Start of TEXT EXCERPT

At 25 years old, on a young Yankees team that has surprised with its ahead-of-schedule relevance, Judge is a rare combination of rookie and MVP candidate. He may also be baseball’s biggest star. He led the American League in All-Star fan votes, he’ll headline Monday’s Home Run Derby, and a section of Yankee Stadium bleachers has been recommissioned as “Judge’s Chambers,” where devotees dress in robes and wave gavels. His statistics, impressive as they are—30 home runs, the highest slugging percentage and wins above replacement in the Majors—make up only part of his appeal, the main draw being the sheer scale of his presence on the field.
Judge would be large by NBA or NFL standards, but within the context of his chosen sport he is a titan. At six feet seven inches tall and 282 pounds, everything he does is outsized. He stands statue-still at the plate and, when he gets a pitch he likes, sweeps his bat to it, sending it zooming skyward faster and farther than anyone else. If he were a video game creation, Judge’s “power” attribute would be slid all the way up to 99—his uniform number, incidentally.

End of TEXT EXCERPT
Start of DATA SHOWN

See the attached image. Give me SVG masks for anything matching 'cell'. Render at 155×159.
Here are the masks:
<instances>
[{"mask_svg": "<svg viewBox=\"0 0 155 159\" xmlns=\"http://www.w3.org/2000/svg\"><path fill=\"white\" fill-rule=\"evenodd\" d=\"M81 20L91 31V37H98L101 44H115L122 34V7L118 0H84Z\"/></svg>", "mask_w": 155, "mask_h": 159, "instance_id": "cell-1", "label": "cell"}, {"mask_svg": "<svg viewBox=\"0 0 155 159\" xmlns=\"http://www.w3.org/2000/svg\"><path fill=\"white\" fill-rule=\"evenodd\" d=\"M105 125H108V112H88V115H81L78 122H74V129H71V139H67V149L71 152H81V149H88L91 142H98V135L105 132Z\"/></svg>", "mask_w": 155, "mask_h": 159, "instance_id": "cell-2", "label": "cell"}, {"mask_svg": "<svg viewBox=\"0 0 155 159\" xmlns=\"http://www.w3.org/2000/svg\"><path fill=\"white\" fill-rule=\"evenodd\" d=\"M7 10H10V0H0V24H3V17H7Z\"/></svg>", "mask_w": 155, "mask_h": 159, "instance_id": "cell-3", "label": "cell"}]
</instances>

End of DATA SHOWN

EXERCISE INSTRUCTIONS: Reproduce the portion of the baseball passage starting with "Judge would be" and going on through "uniform number, incidentally.".

RESPONSE TO THE TASK:
Judge would be large by NBA or NFL standards, but within the context of his chosen sport he is a titan. At six feet seven inches tall and 282 pounds, everything he does is outsized. He stands statue-still at the plate and, when he gets a pitch he likes, sweeps his bat to it, sending it zooming skyward faster and farther than anyone else. If he were a video game creation, Judge’s “power” attribute would be slid all the way up to 99—his uniform number, incidentally.